Tennant's first assignment is to capture a notorious Sinn Féin member, Peadar Conlan. His first attempt is a failure, and Kerr is ordered to relieve Tennant overnight. Norah is frightened by his assignment and begs her husband not to go. After Kerr leaves, we see a flashback to when Tennant and Norah were involved, several years before.

Kerr leads the search for Conlan. He finds and captures him. When he arrives home, very late, Norah is still up and still dressed. Tennant is also there and insists “We've got to tell him.” Norah says that is for her to do, sends Tennant away. and tells her husband “Yes.” She reminds her husband that he has always known that there had been someone else. That someone was Tennant, and the passion she thought long past has flared up at this meeting. Kerr rushes out, despite her pleadings that he'll be killed; he says that might solve both their problems. Tennant sees him leave and intercepts a distraught Norah to ask where Kerr is headed; Bill promises to find him.
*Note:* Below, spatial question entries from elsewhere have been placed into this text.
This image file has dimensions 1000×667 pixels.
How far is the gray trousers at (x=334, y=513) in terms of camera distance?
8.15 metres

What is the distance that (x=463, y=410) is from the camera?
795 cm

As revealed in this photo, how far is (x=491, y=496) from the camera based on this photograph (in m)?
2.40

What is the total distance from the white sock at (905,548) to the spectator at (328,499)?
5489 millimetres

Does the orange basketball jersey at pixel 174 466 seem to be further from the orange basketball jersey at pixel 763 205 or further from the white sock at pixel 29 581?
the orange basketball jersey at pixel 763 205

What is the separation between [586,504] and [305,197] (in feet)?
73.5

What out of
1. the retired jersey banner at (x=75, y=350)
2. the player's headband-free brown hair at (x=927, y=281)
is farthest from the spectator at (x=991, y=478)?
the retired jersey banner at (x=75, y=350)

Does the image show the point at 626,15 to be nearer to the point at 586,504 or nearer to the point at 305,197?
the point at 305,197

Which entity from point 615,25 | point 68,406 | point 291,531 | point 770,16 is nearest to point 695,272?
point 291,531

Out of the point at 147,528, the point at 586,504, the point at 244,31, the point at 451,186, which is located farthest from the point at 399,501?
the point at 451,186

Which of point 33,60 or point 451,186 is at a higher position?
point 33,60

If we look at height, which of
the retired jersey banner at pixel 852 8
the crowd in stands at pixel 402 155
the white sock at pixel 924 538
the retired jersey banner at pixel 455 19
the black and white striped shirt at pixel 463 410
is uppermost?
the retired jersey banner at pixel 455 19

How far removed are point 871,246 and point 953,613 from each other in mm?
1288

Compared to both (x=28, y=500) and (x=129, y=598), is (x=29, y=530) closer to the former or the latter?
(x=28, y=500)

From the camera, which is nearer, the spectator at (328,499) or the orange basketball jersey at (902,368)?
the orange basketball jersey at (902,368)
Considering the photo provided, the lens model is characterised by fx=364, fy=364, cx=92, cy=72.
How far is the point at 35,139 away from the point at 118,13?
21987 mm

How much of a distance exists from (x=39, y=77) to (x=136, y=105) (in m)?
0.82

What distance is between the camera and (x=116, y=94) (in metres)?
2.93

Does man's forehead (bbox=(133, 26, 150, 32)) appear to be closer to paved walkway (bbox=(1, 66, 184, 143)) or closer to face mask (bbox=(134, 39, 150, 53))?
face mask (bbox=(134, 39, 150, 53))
Conlan is sentenced to hang by the British military. Shortly after, Kerr is spotted and followed to a pub where he is ambushed and abducted by men and women waiting in the alley. When Tennant arrives at the military post the next morning, he finds Norah waiting there for news of her husband. She tells him that a part of her went out the door with Kerr. Her love for Tennant was a romantic dream: He's "just three years too late.”

A messenger arrives from Sinn Féin. He claims to be a peacemaker, and tells the general that Kerr will be released if Conlan is. But the general tells him Conlan will be hanged at 6:00 a.m. the next morning. Norah begs the general to comply, but the general refuses.

Tennant follows the Sinn Féin representative and tries to bargain for Kerr's life, but is told nothing will do except the release of Conlan. He returns to HQ and, against orders, goes into the general's office, breaks into his desk, and forges a release for Conlan. At 3 am, outside the prison, a crowd of people are on their knees praying. Kerr's captors set him free. The next morning, the town celebrates Conlan's release and the British mount a manhunt for Conlan. Tennant's forgery is discovered, and Kerr is distressed to find his friend has committed career suicide to free him. Outside HQ, Tennant tells Kerr that Norah has been in love with a glamorous memory but that seeing Tennant again killed all the romance for her and caused her to realize she really loves her husband. Tennant presents himself to the general, knowing that he will serve at least three years in jail. Under arrest, Tennant is driven away through the cheering crowds while the Kerrs look on.

==Cast==
- William Powell as Capt. Bill Tennant
- Edna Best as Norah Kerr
- Colin Clive as Capt. Andrew Kerr
- Hobart Cavanaugh as Homer, Tennant's aide
- Halliwell Hobbes as General C.O. Furlong
- Donald Crisp as Peadar Conlan
- J.M. Kerrigan as O'Duffy
- Henry O'Neill as Dan
- Phil Regan as Irishman killed by Capt. Kerr
- Arthur Treacher as Lt. Merriman, Furlong's aide
- Maxine Doyle as Pauline O'Connor
- Arthur Aylesworth as Kirby
- Gertrude Short as Evie, a barmaid
- Anne Shirley as Flower Girl (as Dawn O'Day)

==Background==
One of the writers of the film script was Captain Jocelyn Lee Hardy, a decorated veteran of World War I who had made repeated escapes from German prisoner of war camps. After the Great War Hardy served as a military intelligence officer attached to the Auxiliary Division of the Royal Irish Constabulary during the Irish War of Independence. He specialised in interrogating IRA prisoners and survived several attempts on his life by the Irish Republican Army.